INSTRUCTIONS FOR THE TASK: Print every line below exactly as written, but leave the pictures behind.

COLLECTED MATERIAL:
___

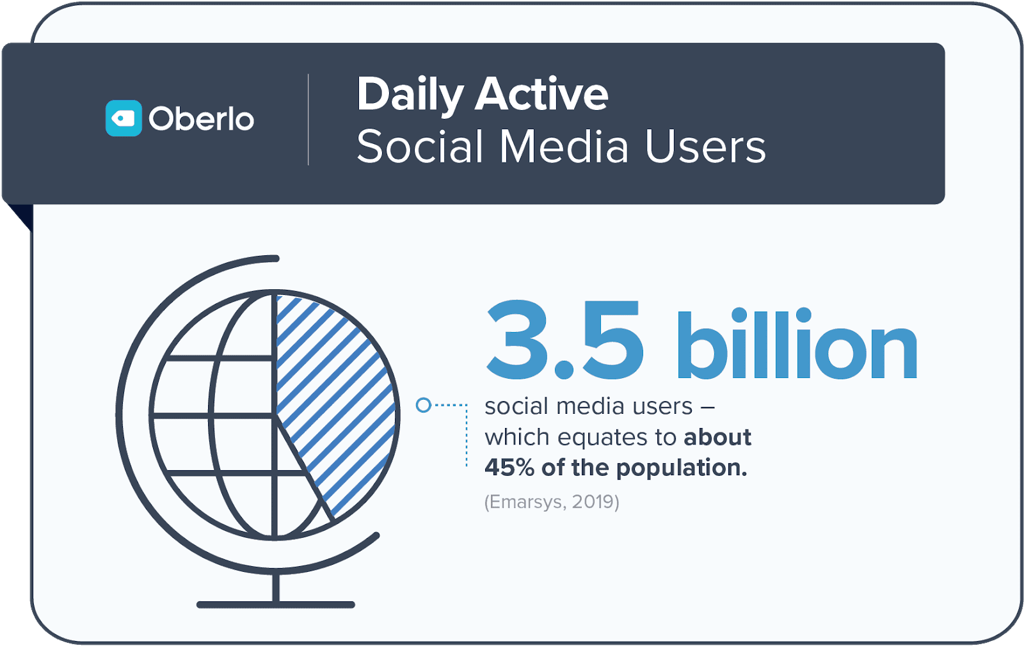Oberlo Daily Social Media Users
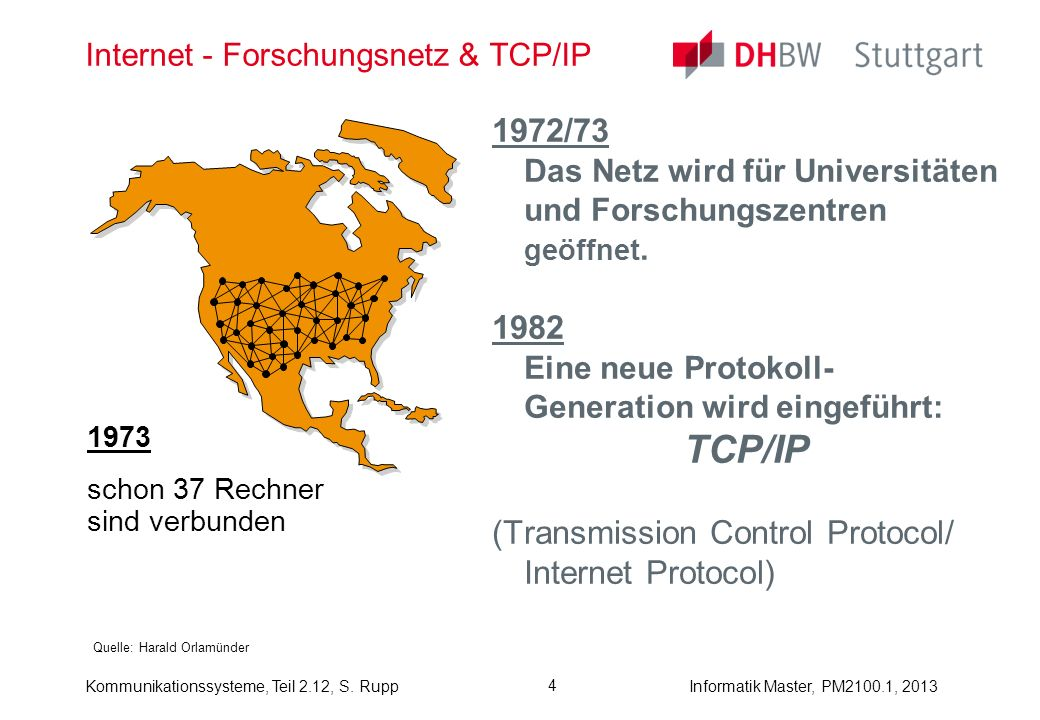 Internet - Forschungsnetz & TCP/IP
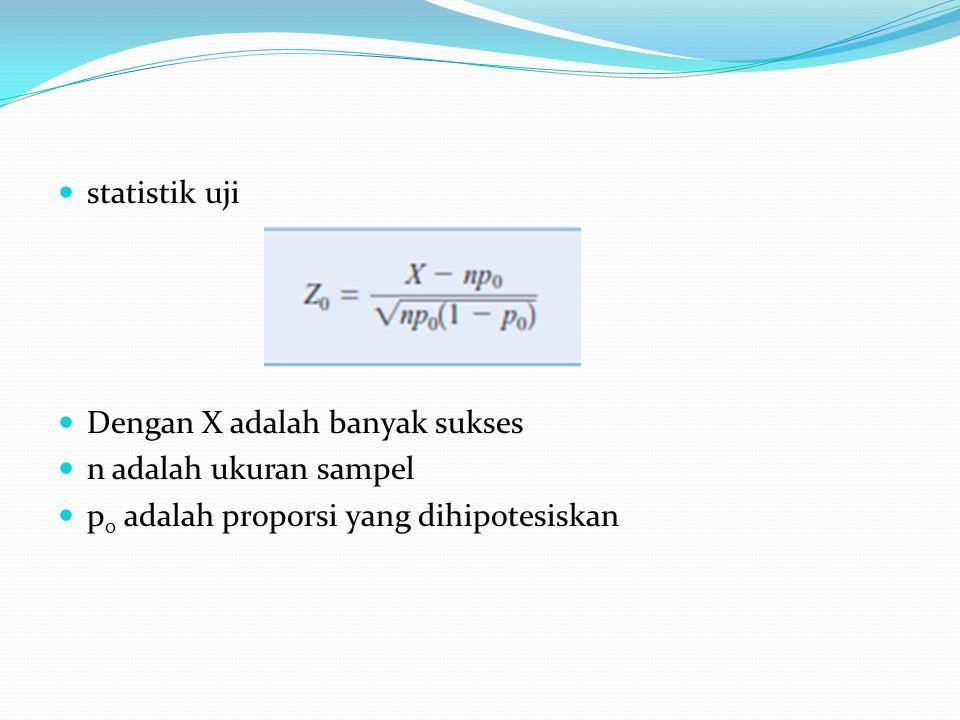 statistik uji Dengan X adalah banyak sukses. n adalah ukuran sampel.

___

EXERCISE RESPONSE:
Oberlo Daily Social Media Users
 Internet - Forschungsnetz & TCP/IP
 statistik uji Dengan X adalah banyak sukses. n adalah ukuran sampel.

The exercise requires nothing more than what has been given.